A pandemia deixou o formigueiro bem barato: a maioria dos hospitais brasileiros tem menos de 100 leitos e estão localizados em cidades com menos de 200 mil habitantes. O “Fica em Casa” amedrontou os pacientes, os hospitais reduziram as atividades e se endividaram para permanecer abertos em 2020 e parte de 2021.

  • Rede Dor e o Mater Dei fizeram IPO em 2021. 
  • Rede Dor e a SUL AMERICA se uniram. 
  • DASA está se reorganizando, mas também está realizando aquisições. 
  • Hospital Care & Atlantica Hospitais e a Bradesco Saúde estão em negociação. 
  • A KORA, gestada pelo Fundo HIG, continua adquirindo empresas. 
  • Athena Saúde, gestada pelo Pátria, também continua realizando aquisições. 
  • Nelson Tanure comprou o controle da ALLIAR e espera lucrar com a venda para a DASA.
  • Oncoclínicas tem estabelecido acordos com UNIMEDS e Hospitais para a implantação de CANCER CENTERS e está adquirindo hospitais. 
  • O Sírio Libanês anunciou um plano para implantar 20 Centros de Atendimento Ambulatorial em regiões prósperas. 
  • O Einstein está sempre crescendo, e após consultoria de gestão, adquiriu um hospital em Goiânia. 
  • Fleury comprou a Pardini, está adquirindo clínicas de exames e buscando usuários sem planos de saúde. 
  • O BP São Paulo, Saúde Bradesco e Fleury se associaram na gestão do fluxo do cuidado do paciente com câncer. 

Os gigantes, após realizarem aquisições em praias e metrópoles, agora estão se movendo em direção a cidades de médio porte, mais afastadas do litoral.

Os pacientes e familiares estão se beneficiando com a transformação do território numa Terra de Gigantes da Saúde?
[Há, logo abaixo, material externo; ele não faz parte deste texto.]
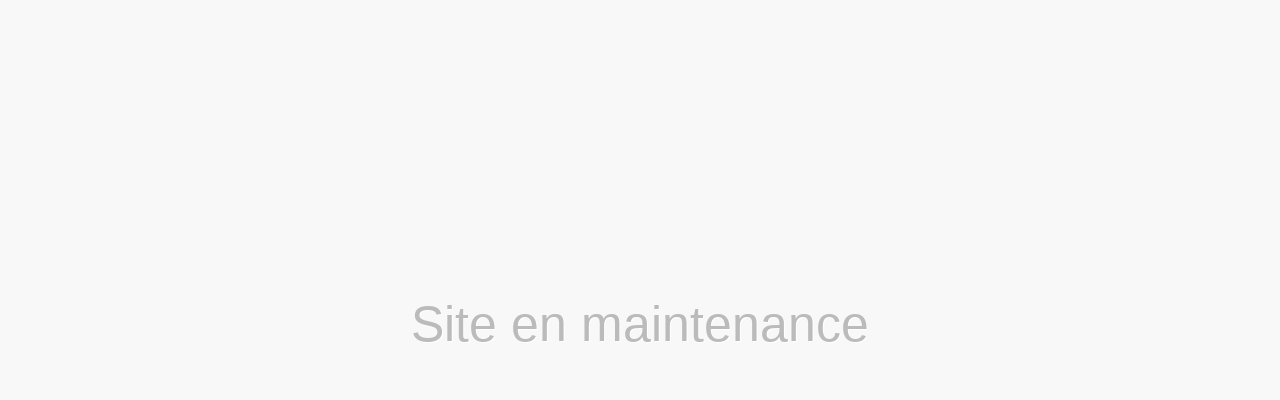

--- FILE ---
content_type: text/html; charset=UTF-8
request_url: http://www.chinook-communication.com/1427/chinook-communication-presentation-html
body_size: 392
content:
<!DOCTYPE html>
<html>

<head>
    <meta http-equiv="Content-Type" content="text/html; charset=utf-8" />
    <meta name="robots" content="noindex">
    <title>Site en maintenance</title>
    <style type="text/css">
    body { background-color: #f8f8f8; margin: 0px; padding: 0px; }
    #centralize { position: absolute; top: 45%; left: 50%; -webkit-transform: translate(-50%, -50%); transform: translate(-50%, -50%); }
    #msg { color: #BBB; font: 50px Verdana, sans-serif; text-shadow: 1px 1px 0 #FFFFFF; text-align: center; }
    </style>
</head>

<body>
    <div id="centralize">
        <div id="msg">Site en maintenance</div>
    </div>
</body>

</html>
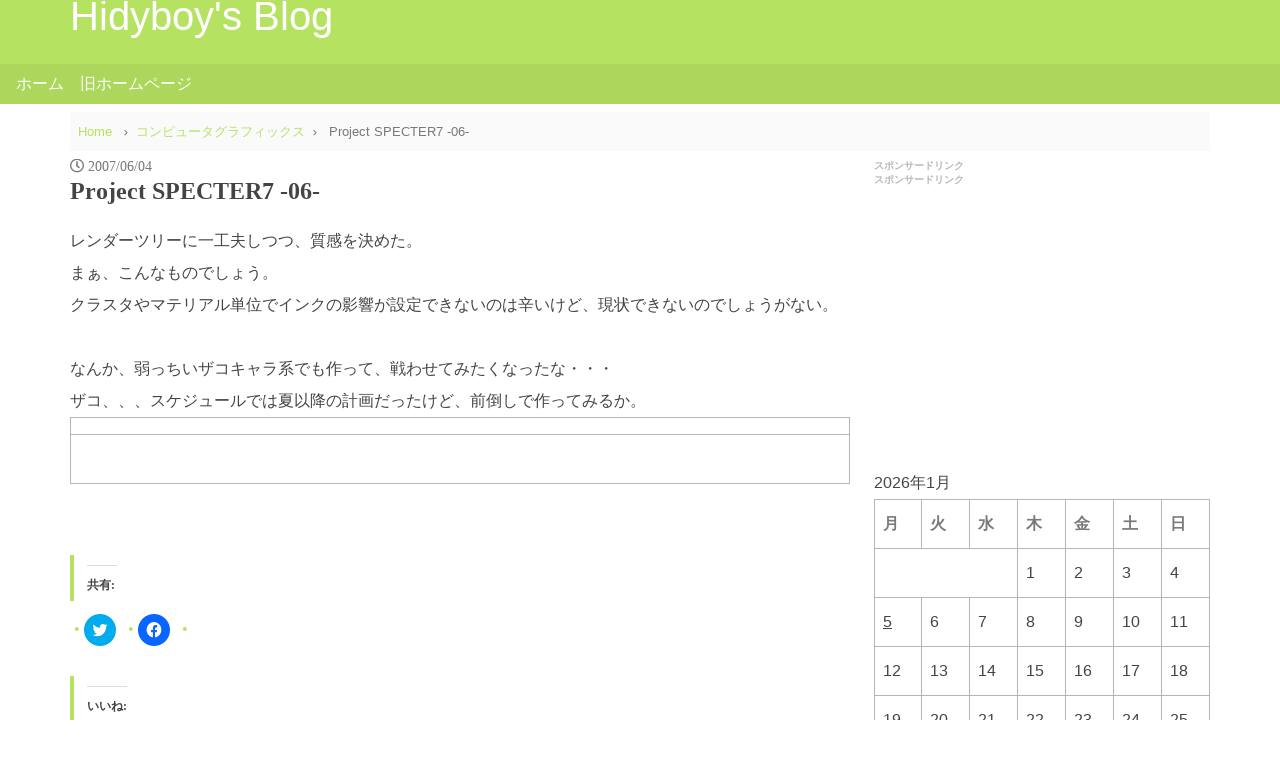

--- FILE ---
content_type: text/html; charset=utf-8
request_url: https://www.google.com/recaptcha/api2/aframe
body_size: 266
content:
<!DOCTYPE HTML><html><head><meta http-equiv="content-type" content="text/html; charset=UTF-8"></head><body><script nonce="EeBnO1p5S93sOEAg_5znmA">/** Anti-fraud and anti-abuse applications only. See google.com/recaptcha */ try{var clients={'sodar':'https://pagead2.googlesyndication.com/pagead/sodar?'};window.addEventListener("message",function(a){try{if(a.source===window.parent){var b=JSON.parse(a.data);var c=clients[b['id']];if(c){var d=document.createElement('img');d.src=c+b['params']+'&rc='+(localStorage.getItem("rc::a")?sessionStorage.getItem("rc::b"):"");window.document.body.appendChild(d);sessionStorage.setItem("rc::e",parseInt(sessionStorage.getItem("rc::e")||0)+1);localStorage.setItem("rc::h",'1769410463252');}}}catch(b){}});window.parent.postMessage("_grecaptcha_ready", "*");}catch(b){}</script></body></html>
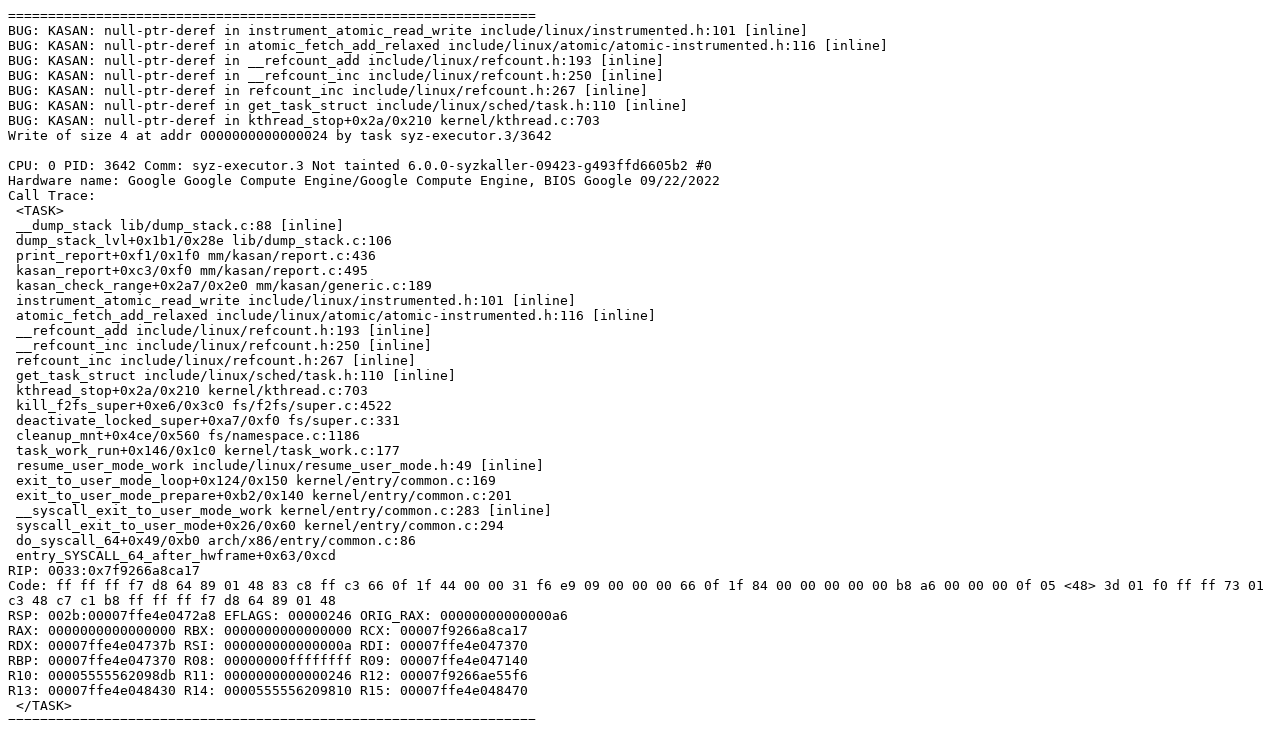

--- FILE ---
content_type: text/plain; charset=utf-8
request_url: https://syzkaller.appspot.com/text?tag=CrashReport&x=10f07fcc880000
body_size: 902
content:
==================================================================
BUG: KASAN: null-ptr-deref in instrument_atomic_read_write include/linux/instrumented.h:101 [inline]
BUG: KASAN: null-ptr-deref in atomic_fetch_add_relaxed include/linux/atomic/atomic-instrumented.h:116 [inline]
BUG: KASAN: null-ptr-deref in __refcount_add include/linux/refcount.h:193 [inline]
BUG: KASAN: null-ptr-deref in __refcount_inc include/linux/refcount.h:250 [inline]
BUG: KASAN: null-ptr-deref in refcount_inc include/linux/refcount.h:267 [inline]
BUG: KASAN: null-ptr-deref in get_task_struct include/linux/sched/task.h:110 [inline]
BUG: KASAN: null-ptr-deref in kthread_stop+0x2a/0x210 kernel/kthread.c:703
Write of size 4 at addr 0000000000000024 by task syz-executor.3/3642

CPU: 0 PID: 3642 Comm: syz-executor.3 Not tainted 6.0.0-syzkaller-09423-g493ffd6605b2 #0
Hardware name: Google Google Compute Engine/Google Compute Engine, BIOS Google 09/22/2022
Call Trace:
 <TASK>
 __dump_stack lib/dump_stack.c:88 [inline]
 dump_stack_lvl+0x1b1/0x28e lib/dump_stack.c:106
 print_report+0xf1/0x1f0 mm/kasan/report.c:436
 kasan_report+0xc3/0xf0 mm/kasan/report.c:495
 kasan_check_range+0x2a7/0x2e0 mm/kasan/generic.c:189
 instrument_atomic_read_write include/linux/instrumented.h:101 [inline]
 atomic_fetch_add_relaxed include/linux/atomic/atomic-instrumented.h:116 [inline]
 __refcount_add include/linux/refcount.h:193 [inline]
 __refcount_inc include/linux/refcount.h:250 [inline]
 refcount_inc include/linux/refcount.h:267 [inline]
 get_task_struct include/linux/sched/task.h:110 [inline]
 kthread_stop+0x2a/0x210 kernel/kthread.c:703
 kill_f2fs_super+0xe6/0x3c0 fs/f2fs/super.c:4522
 deactivate_locked_super+0xa7/0xf0 fs/super.c:331
 cleanup_mnt+0x4ce/0x560 fs/namespace.c:1186
 task_work_run+0x146/0x1c0 kernel/task_work.c:177
 resume_user_mode_work include/linux/resume_user_mode.h:49 [inline]
 exit_to_user_mode_loop+0x124/0x150 kernel/entry/common.c:169
 exit_to_user_mode_prepare+0xb2/0x140 kernel/entry/common.c:201
 __syscall_exit_to_user_mode_work kernel/entry/common.c:283 [inline]
 syscall_exit_to_user_mode+0x26/0x60 kernel/entry/common.c:294
 do_syscall_64+0x49/0xb0 arch/x86/entry/common.c:86
 entry_SYSCALL_64_after_hwframe+0x63/0xcd
RIP: 0033:0x7f9266a8ca17
Code: ff ff ff f7 d8 64 89 01 48 83 c8 ff c3 66 0f 1f 44 00 00 31 f6 e9 09 00 00 00 66 0f 1f 84 00 00 00 00 00 b8 a6 00 00 00 0f 05 <48> 3d 01 f0 ff ff 73 01 c3 48 c7 c1 b8 ff ff ff f7 d8 64 89 01 48
RSP: 002b:00007ffe4e0472a8 EFLAGS: 00000246 ORIG_RAX: 00000000000000a6
RAX: 0000000000000000 RBX: 0000000000000000 RCX: 00007f9266a8ca17
RDX: 00007ffe4e04737b RSI: 000000000000000a RDI: 00007ffe4e047370
RBP: 00007ffe4e047370 R08: 00000000ffffffff R09: 00007ffe4e047140
R10: 00005555562098db R11: 0000000000000246 R12: 00007f9266ae55f6
R13: 00007ffe4e048430 R14: 0000555556209810 R15: 00007ffe4e048470
 </TASK>
==================================================================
Os gigantes podem gerar grandes oportunidades de melhorias para os pacientes. Eles possuem muito mais recursos financeiros para investir em Tecnologia de Informação e acelerar a eficiência sistêmica dos processos. Além disso, conseguem enfrentar as maluquices da Judicialização com a força da grana e de advogados e seus Armanis. 

Outra possibilidade é a implantação de sistemas de capacitação, com conteúdos digitais e fluição ONLINE, em projetos transformadores do padrão geral de segurança e acolhimento que aceleram as mudanças para melhor. Por fim, os gigantes também podem levantar – e estão levantando – a régua da Gestão de Custos, que sempre foi um ponto frágil nas Organizações de Saúde.

Por outro lado, apesar dos discursos bonitos e planos estratégicos de entrega do CUIDADO CERTO ao CUSTO CERTO, os Gigantes têm desafios do seu tamanho: produzir atendimento com padrões homogêneos de segurança, acolhimento e custos não é fácil. E como dizia Peter Drucker: “culturas juntadas mastigam as estratégias no café da manhã”.

Mas e lá, na beira do leito, no box do PA, o Paciente está sendo melhor atendido nas casas dos Gigantes? Bem, na hora da verdade, são os Profissionais de Saúde, cada um deles (limpeza, enfermagem, medicina), que fazem a diferença para o paciente e acompanhantes.

Profissionais da Saúde são melhores nos Gigantes.

Escrito por Lauro Miquelin
CEO, Arquiteto, PhD Medical Building Design & Management, pai do Tomás e avô da Manoela.